We Are Family—a lesson learned at a Hindu/Christian Wedding

I am writing this from a hotel in Schaumburg, Illinois,  where my wife and I are attending a Hindu/Christian wedding.    The wedding is on Saturday, but the events started Thursday with the henna painting of the bride (who is Christian).      That was followed by a catered dinner and entertainment and dancing.   This morning my wife is helping decorate, followed by a lunch together,  and then a dinner this evening.   Tomorrow the Hindu wedding will be held first (the groom, while not a practicing Hindu, has parents, etc. who are).   That will be followed by the Christian wedding,  a lunch afterward and reception Saturday evening. We are here because my wife’s very good friend and her daughter, the one being married, invited us to come.

The reason that I am writing about this is that I felt last night that I was  a part  of the family—both Christian and Hindu—as I sat in my electric wheel chair and a number of the Hindu family came to introduce themselves and made my wife and I feel like we were a part of their family.   The Indian women were wearing their saris and the men casual dress, but obvious Indian.   Americans wore their usual assortment of  casual clothes.  Music from both cultures was played and sang and the feeling was one, as I said, of being family as these very different cultures and families were joined by love for the bride and groom.

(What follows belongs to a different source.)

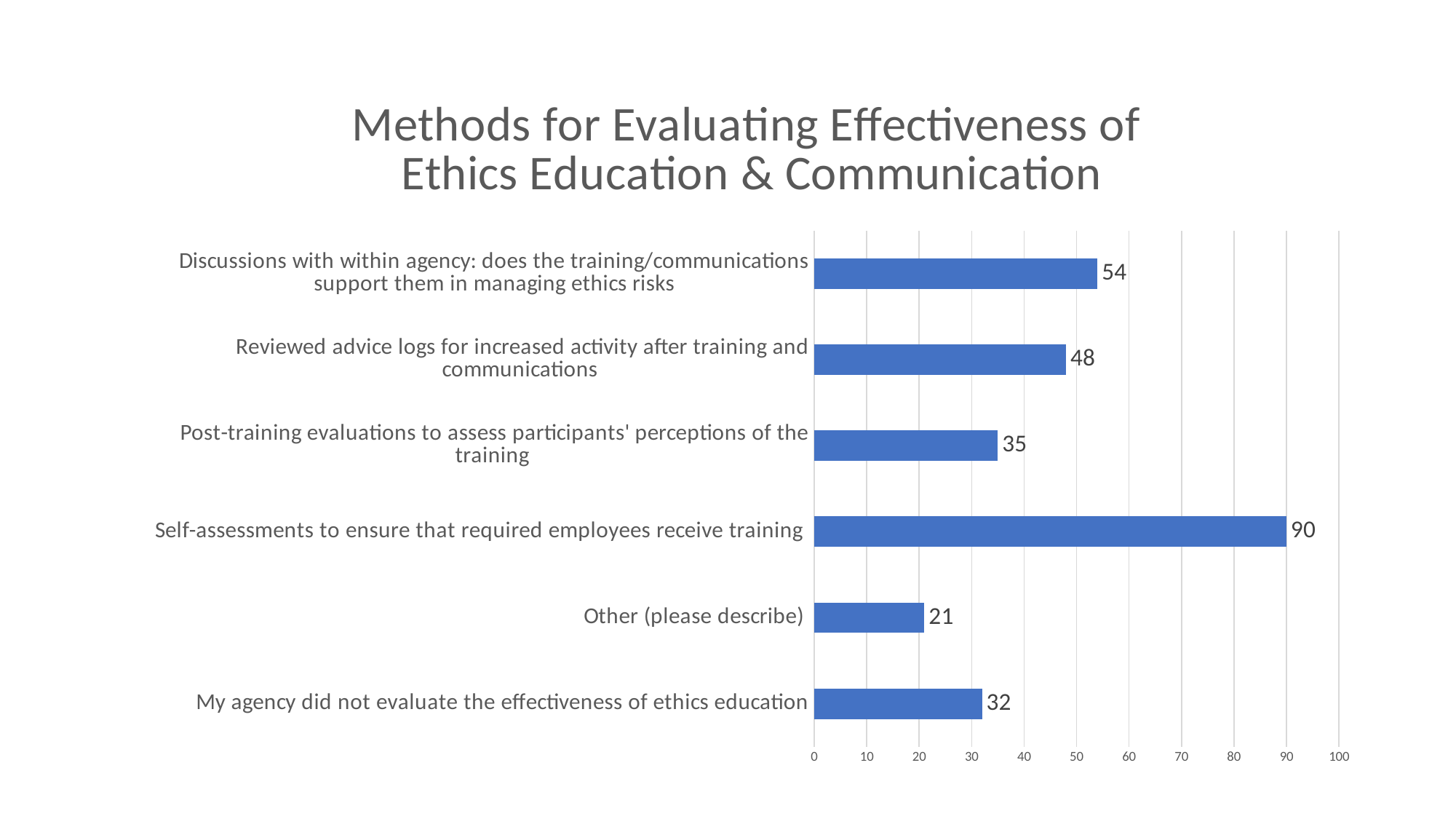
What is the value for "Other (please describe)"? 21 Which category has the lowest value? Other (please describe) Which category has the highest value? Self-assessments to ensure that required employees receive training How many categories are shown in the chart? 6 What is the difference between the values for "Discussions with within agency" and "Reviewed advice logs for increased activity after training and communications"? 6 What is the value for "Post-training evaluations to assess participants' perceptions of the training"? 35 Which is larger: the value for "Post-training evaluations" or the value for "My agency did not evaluate the effectiveness of ethics education"? Post-training evaluations What is the value for "Self-assessments to ensure that required employees receive training"? 90 What is the title of the chart? Methods for Evaluating Effectiveness of Ethics Education & Communication What kind of chart is shown on the slide? bar chart What is the value for "My agency did not evaluate the effectiveness of ethics education"? 32 Is the value for "Reviewed advice logs for increased activity after training and communications" greater or less than 40? greater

As I muse about that experience it came to me that this is the way God intended for those made in his image to relate.   That all of humankind he created should be family!   And I think how wonderful it would be if we could achieve that same relationship on a national basis and treat each other as family,  regardless of our religious, our cultural,  our language, and our national differences.    How much less killing, wars, strife, hatred there would be if that were to be so!  We can maintain our own cultures, our own languages; but the common language we have is our own humanity and human condition,  and our creation as one of God’s children.   That is what can bind us together.    The same thing that binds the bride and groom together—love is at the center of this happening, whether it be families or nations,  because we have a common humanity and we need each other.   In this case I’m writing about  love of an Indian man and an American woman that brought the two cultures together.    But love works on a larger scale, also!   Because  love says being different is o.k.  Read Chapter 13 of Paul’s letter to the Corinthian church (I. Cor.) and the description of the characteristics of love—it is kind, it is gentle, it is patient, it cares for the welfare of the other, etc. etc.   Jesus   called us to  “love your neighbor as yourself!”  If we did this, it might be amazing what could happen!!